### EXERCISE REQUIREMENTS
Transcribe the material below without any changes, from the line containing "What is the distance" through its final line.

╭─ RAW DATA

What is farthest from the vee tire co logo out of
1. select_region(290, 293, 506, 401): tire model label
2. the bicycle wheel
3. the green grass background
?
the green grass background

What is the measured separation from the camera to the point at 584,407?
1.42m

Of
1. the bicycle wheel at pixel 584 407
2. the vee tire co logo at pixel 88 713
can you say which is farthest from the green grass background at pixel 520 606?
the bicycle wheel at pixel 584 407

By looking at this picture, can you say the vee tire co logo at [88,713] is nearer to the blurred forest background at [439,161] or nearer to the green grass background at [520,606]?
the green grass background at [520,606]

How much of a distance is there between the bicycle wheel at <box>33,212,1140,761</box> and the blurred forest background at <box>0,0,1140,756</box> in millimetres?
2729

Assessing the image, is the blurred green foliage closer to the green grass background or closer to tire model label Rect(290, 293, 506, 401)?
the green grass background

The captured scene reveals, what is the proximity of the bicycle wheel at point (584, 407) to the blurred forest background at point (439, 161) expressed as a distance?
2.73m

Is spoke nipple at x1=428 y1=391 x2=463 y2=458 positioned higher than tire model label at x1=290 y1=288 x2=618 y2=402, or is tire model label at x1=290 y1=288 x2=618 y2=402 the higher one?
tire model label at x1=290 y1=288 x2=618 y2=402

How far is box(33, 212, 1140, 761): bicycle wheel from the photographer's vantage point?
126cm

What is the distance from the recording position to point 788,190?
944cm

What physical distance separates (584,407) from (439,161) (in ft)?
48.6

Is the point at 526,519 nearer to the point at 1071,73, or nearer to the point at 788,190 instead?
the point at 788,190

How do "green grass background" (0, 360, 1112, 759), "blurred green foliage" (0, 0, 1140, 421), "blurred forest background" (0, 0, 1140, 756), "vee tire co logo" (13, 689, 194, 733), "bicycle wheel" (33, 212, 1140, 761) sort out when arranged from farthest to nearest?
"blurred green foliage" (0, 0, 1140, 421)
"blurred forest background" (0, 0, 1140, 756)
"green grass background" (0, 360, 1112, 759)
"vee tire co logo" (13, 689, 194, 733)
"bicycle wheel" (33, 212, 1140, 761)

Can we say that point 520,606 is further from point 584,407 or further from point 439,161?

╰─

### COMPLETE OUTPUT
What is the distance from the recording position to point 788,190?
944cm

What physical distance separates (584,407) from (439,161) (in ft)?
48.6

Is the point at 526,519 nearer to the point at 1071,73, or nearer to the point at 788,190 instead?
the point at 788,190

How do "green grass background" (0, 360, 1112, 759), "blurred green foliage" (0, 0, 1140, 421), "blurred forest background" (0, 0, 1140, 756), "vee tire co logo" (13, 689, 194, 733), "bicycle wheel" (33, 212, 1140, 761) sort out when arranged from farthest to nearest?
"blurred green foliage" (0, 0, 1140, 421)
"blurred forest background" (0, 0, 1140, 756)
"green grass background" (0, 360, 1112, 759)
"vee tire co logo" (13, 689, 194, 733)
"bicycle wheel" (33, 212, 1140, 761)

Can we say that point 520,606 is further from point 584,407 or further from point 439,161?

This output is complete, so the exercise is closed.